Below are some entries. Copy each line that holds the string "Connochaetes".

[Entries supplied]
....
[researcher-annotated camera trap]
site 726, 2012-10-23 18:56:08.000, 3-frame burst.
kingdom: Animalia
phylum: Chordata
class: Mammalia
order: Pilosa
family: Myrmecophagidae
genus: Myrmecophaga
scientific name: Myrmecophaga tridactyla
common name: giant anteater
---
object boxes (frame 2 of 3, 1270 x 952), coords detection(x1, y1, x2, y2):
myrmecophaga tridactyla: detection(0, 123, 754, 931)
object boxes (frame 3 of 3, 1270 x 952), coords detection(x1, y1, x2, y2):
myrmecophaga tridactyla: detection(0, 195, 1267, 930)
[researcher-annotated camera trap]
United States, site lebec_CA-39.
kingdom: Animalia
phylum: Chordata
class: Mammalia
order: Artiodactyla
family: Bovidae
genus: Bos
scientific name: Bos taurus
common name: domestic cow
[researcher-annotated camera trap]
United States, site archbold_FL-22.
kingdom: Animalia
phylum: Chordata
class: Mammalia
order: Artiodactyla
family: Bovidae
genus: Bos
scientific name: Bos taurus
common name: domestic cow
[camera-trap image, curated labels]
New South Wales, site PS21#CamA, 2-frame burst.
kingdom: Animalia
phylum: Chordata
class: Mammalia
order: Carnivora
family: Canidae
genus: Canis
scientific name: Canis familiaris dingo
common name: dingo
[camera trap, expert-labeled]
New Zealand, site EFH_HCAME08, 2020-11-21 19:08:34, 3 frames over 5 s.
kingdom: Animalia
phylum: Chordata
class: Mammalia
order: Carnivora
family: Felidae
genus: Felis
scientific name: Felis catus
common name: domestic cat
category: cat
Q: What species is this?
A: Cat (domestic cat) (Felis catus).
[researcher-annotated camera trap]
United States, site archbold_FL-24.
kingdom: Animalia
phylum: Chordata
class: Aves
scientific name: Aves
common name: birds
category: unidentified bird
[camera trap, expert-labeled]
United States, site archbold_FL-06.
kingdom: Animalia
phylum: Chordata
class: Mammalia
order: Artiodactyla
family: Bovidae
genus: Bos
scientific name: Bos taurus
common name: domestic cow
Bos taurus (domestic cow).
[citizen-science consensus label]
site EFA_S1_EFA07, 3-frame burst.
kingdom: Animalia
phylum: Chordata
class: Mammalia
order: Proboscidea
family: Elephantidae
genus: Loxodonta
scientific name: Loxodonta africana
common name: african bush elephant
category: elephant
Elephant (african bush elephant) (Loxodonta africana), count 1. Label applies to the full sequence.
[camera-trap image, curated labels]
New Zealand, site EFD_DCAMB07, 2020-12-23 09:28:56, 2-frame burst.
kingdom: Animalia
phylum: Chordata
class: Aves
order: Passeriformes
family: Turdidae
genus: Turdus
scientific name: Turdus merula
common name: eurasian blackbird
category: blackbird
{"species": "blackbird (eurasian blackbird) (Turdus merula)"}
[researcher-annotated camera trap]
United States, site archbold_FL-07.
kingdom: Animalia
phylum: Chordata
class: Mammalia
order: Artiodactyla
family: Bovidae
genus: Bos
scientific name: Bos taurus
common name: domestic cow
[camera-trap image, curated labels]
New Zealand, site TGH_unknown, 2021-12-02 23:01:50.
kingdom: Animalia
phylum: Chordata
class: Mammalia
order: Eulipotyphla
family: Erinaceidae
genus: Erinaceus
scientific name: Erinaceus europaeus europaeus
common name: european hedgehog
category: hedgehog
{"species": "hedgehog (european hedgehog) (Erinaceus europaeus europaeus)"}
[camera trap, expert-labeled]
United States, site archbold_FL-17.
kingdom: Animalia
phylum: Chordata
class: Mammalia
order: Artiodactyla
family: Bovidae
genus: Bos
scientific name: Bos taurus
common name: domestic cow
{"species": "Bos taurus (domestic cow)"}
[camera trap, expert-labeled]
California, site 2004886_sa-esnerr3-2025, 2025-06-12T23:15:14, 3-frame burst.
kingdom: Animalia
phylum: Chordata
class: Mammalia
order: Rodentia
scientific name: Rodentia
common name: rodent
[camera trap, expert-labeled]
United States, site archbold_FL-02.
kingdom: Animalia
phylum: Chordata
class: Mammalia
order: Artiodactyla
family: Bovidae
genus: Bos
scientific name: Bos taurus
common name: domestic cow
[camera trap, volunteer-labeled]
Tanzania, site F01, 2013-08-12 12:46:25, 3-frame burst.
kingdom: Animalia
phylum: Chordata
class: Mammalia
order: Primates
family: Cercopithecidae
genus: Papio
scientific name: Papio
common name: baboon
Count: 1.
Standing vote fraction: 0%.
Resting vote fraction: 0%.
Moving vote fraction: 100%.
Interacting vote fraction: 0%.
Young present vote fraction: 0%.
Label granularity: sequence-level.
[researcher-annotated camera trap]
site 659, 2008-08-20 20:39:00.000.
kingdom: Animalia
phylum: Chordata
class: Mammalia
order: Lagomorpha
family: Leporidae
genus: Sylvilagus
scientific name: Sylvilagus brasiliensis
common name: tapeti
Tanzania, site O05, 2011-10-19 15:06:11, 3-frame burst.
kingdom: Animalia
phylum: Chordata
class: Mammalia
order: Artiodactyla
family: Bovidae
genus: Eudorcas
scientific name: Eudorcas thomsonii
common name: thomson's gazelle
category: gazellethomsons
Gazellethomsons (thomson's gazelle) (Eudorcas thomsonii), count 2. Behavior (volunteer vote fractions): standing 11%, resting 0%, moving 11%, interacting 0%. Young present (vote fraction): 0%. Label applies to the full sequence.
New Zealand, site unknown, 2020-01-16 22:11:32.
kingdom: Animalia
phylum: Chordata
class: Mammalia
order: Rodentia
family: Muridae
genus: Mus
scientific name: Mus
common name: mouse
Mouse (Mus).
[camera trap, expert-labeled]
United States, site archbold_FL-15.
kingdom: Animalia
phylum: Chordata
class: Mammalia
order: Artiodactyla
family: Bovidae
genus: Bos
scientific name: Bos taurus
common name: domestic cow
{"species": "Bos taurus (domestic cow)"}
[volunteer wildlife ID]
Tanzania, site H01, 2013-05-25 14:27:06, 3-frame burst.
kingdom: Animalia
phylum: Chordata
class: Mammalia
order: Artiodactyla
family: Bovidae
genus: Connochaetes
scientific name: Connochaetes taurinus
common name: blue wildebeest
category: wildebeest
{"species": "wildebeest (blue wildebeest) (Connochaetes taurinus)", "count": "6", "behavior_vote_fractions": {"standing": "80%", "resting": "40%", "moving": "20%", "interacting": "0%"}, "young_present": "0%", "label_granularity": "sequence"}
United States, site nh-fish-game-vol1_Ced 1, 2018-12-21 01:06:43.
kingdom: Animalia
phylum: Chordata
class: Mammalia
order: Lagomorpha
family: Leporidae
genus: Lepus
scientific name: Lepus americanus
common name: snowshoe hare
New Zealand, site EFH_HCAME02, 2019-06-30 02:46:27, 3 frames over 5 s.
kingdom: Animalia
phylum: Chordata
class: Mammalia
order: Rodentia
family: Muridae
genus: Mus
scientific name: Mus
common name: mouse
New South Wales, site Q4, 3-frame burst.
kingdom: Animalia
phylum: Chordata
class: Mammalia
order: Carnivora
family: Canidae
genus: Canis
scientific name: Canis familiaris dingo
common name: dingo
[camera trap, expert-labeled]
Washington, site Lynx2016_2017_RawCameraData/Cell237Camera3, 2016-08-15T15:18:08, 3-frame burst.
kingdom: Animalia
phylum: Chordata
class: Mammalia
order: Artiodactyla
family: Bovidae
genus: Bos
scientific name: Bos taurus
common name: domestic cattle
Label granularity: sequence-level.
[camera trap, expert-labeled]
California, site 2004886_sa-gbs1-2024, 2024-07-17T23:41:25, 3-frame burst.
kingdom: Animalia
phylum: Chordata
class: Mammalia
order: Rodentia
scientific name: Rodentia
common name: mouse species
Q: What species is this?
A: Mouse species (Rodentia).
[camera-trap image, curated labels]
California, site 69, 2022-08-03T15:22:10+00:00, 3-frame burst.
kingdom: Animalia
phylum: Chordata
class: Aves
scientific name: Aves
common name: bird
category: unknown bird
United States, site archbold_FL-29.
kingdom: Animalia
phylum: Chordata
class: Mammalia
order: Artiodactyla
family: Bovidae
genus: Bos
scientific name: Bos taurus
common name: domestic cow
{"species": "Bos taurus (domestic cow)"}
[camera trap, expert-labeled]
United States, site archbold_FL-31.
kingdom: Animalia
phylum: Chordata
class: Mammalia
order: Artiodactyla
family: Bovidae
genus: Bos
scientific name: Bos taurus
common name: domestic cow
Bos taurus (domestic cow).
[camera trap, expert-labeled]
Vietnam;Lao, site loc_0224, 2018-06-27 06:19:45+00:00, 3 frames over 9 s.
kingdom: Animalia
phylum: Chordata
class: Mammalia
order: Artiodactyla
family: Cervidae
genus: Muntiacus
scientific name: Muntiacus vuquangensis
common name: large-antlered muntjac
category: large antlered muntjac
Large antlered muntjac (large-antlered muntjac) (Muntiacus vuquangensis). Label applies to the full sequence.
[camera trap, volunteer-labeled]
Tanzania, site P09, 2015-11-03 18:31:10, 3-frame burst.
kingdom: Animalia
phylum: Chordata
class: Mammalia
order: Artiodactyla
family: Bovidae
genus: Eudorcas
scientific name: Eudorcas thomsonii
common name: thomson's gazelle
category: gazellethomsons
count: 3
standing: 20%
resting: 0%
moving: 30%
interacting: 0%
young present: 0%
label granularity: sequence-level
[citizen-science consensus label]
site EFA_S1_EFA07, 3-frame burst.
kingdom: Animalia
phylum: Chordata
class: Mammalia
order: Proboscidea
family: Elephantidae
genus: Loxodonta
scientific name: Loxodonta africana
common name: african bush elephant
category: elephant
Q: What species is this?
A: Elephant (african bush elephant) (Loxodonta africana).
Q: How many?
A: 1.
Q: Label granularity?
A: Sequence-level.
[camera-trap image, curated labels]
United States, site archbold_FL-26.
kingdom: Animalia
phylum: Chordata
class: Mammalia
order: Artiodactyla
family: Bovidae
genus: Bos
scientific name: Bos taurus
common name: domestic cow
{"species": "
....
[Problem solution]
genus: Connochaetes
scientific name: Connochaetes taurinus
{"species": "wildebeest (blue wildebeest) (Connochaetes taurinus)", "count": "6", "behavior_vote_fractions": {"standing": "80%", "resting": "40%", "moving": "20%", "interacting": "0%"}, "young_present": "0%", "label_granularity": "sequence"}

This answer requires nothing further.